== AVAILABLE DATA

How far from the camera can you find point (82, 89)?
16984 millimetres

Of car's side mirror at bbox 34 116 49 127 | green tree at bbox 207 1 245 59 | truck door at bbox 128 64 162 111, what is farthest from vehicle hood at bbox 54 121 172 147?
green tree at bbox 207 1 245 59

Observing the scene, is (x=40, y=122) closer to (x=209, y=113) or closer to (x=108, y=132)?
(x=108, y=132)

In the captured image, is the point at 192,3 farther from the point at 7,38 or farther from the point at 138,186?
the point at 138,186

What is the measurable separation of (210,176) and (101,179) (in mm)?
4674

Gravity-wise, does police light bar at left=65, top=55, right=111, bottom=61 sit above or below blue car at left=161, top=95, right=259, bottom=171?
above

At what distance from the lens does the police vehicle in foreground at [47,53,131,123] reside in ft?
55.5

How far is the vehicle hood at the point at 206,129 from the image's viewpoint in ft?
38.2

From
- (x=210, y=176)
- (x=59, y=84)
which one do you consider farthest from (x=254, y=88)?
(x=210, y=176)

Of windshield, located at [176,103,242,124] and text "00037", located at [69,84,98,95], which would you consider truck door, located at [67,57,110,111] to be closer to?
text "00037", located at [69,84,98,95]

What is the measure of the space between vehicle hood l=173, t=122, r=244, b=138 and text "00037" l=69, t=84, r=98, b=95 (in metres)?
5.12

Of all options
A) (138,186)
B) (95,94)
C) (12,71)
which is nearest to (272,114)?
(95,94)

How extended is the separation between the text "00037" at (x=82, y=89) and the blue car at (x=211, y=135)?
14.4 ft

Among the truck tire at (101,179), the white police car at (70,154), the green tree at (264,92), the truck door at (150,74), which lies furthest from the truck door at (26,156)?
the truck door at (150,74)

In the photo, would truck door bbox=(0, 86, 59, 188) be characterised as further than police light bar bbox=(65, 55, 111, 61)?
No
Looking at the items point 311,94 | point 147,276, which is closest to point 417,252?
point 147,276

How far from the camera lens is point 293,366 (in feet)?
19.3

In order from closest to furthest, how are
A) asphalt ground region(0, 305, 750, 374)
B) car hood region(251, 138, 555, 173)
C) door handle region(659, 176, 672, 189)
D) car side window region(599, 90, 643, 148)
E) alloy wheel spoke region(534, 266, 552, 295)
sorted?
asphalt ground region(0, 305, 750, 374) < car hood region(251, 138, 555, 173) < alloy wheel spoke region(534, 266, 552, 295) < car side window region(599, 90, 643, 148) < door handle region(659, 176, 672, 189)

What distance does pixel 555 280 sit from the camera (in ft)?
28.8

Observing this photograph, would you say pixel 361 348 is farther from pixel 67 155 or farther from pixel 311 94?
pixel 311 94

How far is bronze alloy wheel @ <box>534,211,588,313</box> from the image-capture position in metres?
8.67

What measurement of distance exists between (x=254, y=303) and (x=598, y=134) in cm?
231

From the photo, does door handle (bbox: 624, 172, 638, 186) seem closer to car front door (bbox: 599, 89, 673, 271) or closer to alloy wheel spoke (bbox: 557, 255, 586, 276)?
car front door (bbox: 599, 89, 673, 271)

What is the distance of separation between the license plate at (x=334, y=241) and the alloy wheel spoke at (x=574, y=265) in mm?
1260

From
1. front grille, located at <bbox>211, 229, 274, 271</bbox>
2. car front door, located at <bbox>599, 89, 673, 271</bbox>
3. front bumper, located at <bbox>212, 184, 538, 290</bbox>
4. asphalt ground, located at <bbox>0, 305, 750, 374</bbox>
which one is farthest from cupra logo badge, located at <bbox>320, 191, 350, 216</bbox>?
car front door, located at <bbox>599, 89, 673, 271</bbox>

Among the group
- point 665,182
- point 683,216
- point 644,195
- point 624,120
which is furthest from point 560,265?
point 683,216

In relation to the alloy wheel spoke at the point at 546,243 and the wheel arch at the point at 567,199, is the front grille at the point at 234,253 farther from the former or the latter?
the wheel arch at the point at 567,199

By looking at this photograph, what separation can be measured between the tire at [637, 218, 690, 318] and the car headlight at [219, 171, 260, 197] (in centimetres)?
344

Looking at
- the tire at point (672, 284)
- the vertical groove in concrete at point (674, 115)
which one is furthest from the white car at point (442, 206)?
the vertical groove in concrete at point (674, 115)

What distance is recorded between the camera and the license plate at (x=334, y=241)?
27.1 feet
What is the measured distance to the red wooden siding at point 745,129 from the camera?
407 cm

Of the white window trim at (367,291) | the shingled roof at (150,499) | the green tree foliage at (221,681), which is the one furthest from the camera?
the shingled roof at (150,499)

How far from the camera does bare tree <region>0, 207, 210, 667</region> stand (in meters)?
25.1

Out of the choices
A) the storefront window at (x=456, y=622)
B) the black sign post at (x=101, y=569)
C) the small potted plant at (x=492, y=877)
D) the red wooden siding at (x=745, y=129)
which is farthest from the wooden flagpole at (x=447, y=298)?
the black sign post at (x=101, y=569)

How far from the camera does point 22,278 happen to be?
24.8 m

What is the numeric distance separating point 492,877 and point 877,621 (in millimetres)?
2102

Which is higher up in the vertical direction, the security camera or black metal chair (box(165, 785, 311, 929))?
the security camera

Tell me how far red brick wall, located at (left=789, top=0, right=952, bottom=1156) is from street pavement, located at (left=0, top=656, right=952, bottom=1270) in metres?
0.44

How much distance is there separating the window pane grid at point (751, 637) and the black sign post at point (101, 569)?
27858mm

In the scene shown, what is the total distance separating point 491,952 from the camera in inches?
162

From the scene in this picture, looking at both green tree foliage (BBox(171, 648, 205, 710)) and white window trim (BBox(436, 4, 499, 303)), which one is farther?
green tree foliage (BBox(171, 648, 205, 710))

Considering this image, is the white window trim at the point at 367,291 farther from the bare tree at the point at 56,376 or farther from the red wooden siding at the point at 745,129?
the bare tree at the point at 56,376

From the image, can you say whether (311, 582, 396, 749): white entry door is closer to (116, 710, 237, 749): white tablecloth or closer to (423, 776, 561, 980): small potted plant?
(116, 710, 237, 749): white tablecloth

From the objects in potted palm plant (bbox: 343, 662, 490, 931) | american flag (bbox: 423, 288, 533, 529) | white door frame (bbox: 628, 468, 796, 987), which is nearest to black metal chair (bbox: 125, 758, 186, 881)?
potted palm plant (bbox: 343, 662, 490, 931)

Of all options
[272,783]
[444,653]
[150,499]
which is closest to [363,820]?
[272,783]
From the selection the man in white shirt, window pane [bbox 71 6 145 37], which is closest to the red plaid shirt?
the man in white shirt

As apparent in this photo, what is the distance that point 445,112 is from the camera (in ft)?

====

▸ **EXERCISE**
Copy every record exactly as presented.

▸ **EXERCISE OUTPUT**
How far from the camera can you find point (82, 89)?
16984 millimetres

Of car's side mirror at bbox 34 116 49 127 | green tree at bbox 207 1 245 59 | truck door at bbox 128 64 162 111, what is farthest from vehicle hood at bbox 54 121 172 147?
green tree at bbox 207 1 245 59

Observing the scene, is (x=40, y=122) closer to (x=209, y=113) or closer to (x=108, y=132)?
(x=108, y=132)

In the captured image, is the point at 192,3 farther from the point at 7,38 or farther from the point at 138,186?
the point at 138,186

What is the measurable separation of (210,176) and (101,179) (in mm)?
4674

Gravity-wise, does police light bar at left=65, top=55, right=111, bottom=61 sit above or below blue car at left=161, top=95, right=259, bottom=171?
above

At what distance from the lens does the police vehicle in foreground at [47,53,131,123] reside in ft?
55.5

How far is the vehicle hood at the point at 206,129 from the image's viewpoint in ft?
38.2

From
- (x=210, y=176)
- (x=59, y=84)
which one do you consider farthest from (x=254, y=88)?
(x=210, y=176)

Of windshield, located at [176,103,242,124] and text "00037", located at [69,84,98,95], which would you consider truck door, located at [67,57,110,111] to be closer to?
text "00037", located at [69,84,98,95]

What is the measure of the space between vehicle hood l=173, t=122, r=244, b=138 and text "00037" l=69, t=84, r=98, b=95 (in metres)?
5.12

Of all options
A) (138,186)
B) (95,94)
C) (12,71)
which is nearest to (272,114)?
(95,94)

How extended is the separation between the text "00037" at (x=82, y=89) and the blue car at (x=211, y=135)?
14.4 ft

Among the truck tire at (101,179), the white police car at (70,154), the green tree at (264,92), the truck door at (150,74), which lies furthest from the truck door at (26,156)?
the truck door at (150,74)

In the photo, would truck door bbox=(0, 86, 59, 188) be characterised as further than police light bar bbox=(65, 55, 111, 61)?
No
Looking at the items point 311,94 | point 147,276, which is closest to point 417,252?
point 147,276

How far from the camera lens is point 293,366 (in feet)?
19.3

In order from closest to furthest, how are
A) asphalt ground region(0, 305, 750, 374)
B) car hood region(251, 138, 555, 173)
C) door handle region(659, 176, 672, 189)
D) car side window region(599, 90, 643, 148)
E) alloy wheel spoke region(534, 266, 552, 295)
sorted?
asphalt ground region(0, 305, 750, 374) < car hood region(251, 138, 555, 173) < alloy wheel spoke region(534, 266, 552, 295) < car side window region(599, 90, 643, 148) < door handle region(659, 176, 672, 189)

What distance does pixel 555 280 sit from the camera (in ft)?
28.8

Observing this photograph, would you say pixel 361 348 is farther from pixel 67 155 or farther from pixel 311 94?
pixel 311 94

How far is bronze alloy wheel @ <box>534,211,588,313</box> from the image-capture position in metres?
8.67

What measurement of distance exists between (x=254, y=303) and (x=598, y=134) in cm?
231

From the photo, does door handle (bbox: 624, 172, 638, 186) seem closer to car front door (bbox: 599, 89, 673, 271) or closer to alloy wheel spoke (bbox: 557, 255, 586, 276)?
car front door (bbox: 599, 89, 673, 271)

What is the distance of separation between the license plate at (x=334, y=241) and the alloy wheel spoke at (x=574, y=265) in mm?
1260

From
1. front grille, located at <bbox>211, 229, 274, 271</bbox>
2. car front door, located at <bbox>599, 89, 673, 271</bbox>
3. front bumper, located at <bbox>212, 184, 538, 290</bbox>
4. asphalt ground, located at <bbox>0, 305, 750, 374</bbox>
which one is farthest from cupra logo badge, located at <bbox>320, 191, 350, 216</bbox>?
car front door, located at <bbox>599, 89, 673, 271</bbox>

Among the group
- point 665,182
- point 683,216
- point 644,195
- point 624,120
which is furthest from point 560,265?
point 683,216

In relation to the alloy wheel spoke at the point at 546,243 and the wheel arch at the point at 567,199, is the front grille at the point at 234,253 farther from the former or the latter?
the wheel arch at the point at 567,199

By looking at this photograph, what separation can be measured between the tire at [637, 218, 690, 318] and the car headlight at [219, 171, 260, 197] (in centimetres)?
344

Looking at
- the tire at point (672, 284)
- the vertical groove in concrete at point (674, 115)
which one is furthest from the white car at point (442, 206)?
the vertical groove in concrete at point (674, 115)

What distance is recorded between the camera and the license plate at (x=334, y=241)?
27.1 feet
What is the measured distance to the red wooden siding at point 745,129 from the camera?
407 cm

Of the white window trim at (367,291) | the shingled roof at (150,499) | the green tree foliage at (221,681), which is the one furthest from the camera?
the shingled roof at (150,499)

How far from the camera does bare tree <region>0, 207, 210, 667</region> stand (in meters)?
25.1

Out of the choices
A) the storefront window at (x=456, y=622)
B) the black sign post at (x=101, y=569)
C) the small potted plant at (x=492, y=877)
D) the red wooden siding at (x=745, y=129)
which is farthest from the wooden flagpole at (x=447, y=298)?
the black sign post at (x=101, y=569)

How far from the camera does point 22,278 happen to be?
24.8 m

What is the numeric distance separating point 492,877 and point 877,621 (in millimetres)?
2102

Which is higher up in the vertical direction, the security camera or black metal chair (box(165, 785, 311, 929))?
the security camera

Tell me how far red brick wall, located at (left=789, top=0, right=952, bottom=1156) is from street pavement, located at (left=0, top=656, right=952, bottom=1270) in metres?
0.44

How much distance is there separating the window pane grid at point (751, 637) and the black sign post at point (101, 569)?
27858mm

In the scene shown, what is the total distance separating point 491,952 from the camera in inches?
162

From the scene in this picture, looking at both green tree foliage (BBox(171, 648, 205, 710)) and white window trim (BBox(436, 4, 499, 303)), which one is farther?
green tree foliage (BBox(171, 648, 205, 710))

Considering this image, is the white window trim at the point at 367,291 farther from the bare tree at the point at 56,376 or farther from the red wooden siding at the point at 745,129?
the bare tree at the point at 56,376

From the image, can you say whether (311, 582, 396, 749): white entry door is closer to (116, 710, 237, 749): white tablecloth or closer to (423, 776, 561, 980): small potted plant?
(116, 710, 237, 749): white tablecloth

From the objects in potted palm plant (bbox: 343, 662, 490, 931) | american flag (bbox: 423, 288, 533, 529) | white door frame (bbox: 628, 468, 796, 987), which is nearest to black metal chair (bbox: 125, 758, 186, 881)?
potted palm plant (bbox: 343, 662, 490, 931)

Of all options
[272,783]
[444,653]
[150,499]
which is closest to [363,820]?
[272,783]
From the selection the man in white shirt, window pane [bbox 71 6 145 37], which is closest to the red plaid shirt?
the man in white shirt

As apparent in this photo, what is the distance that point 445,112 is from the camera (in ft)?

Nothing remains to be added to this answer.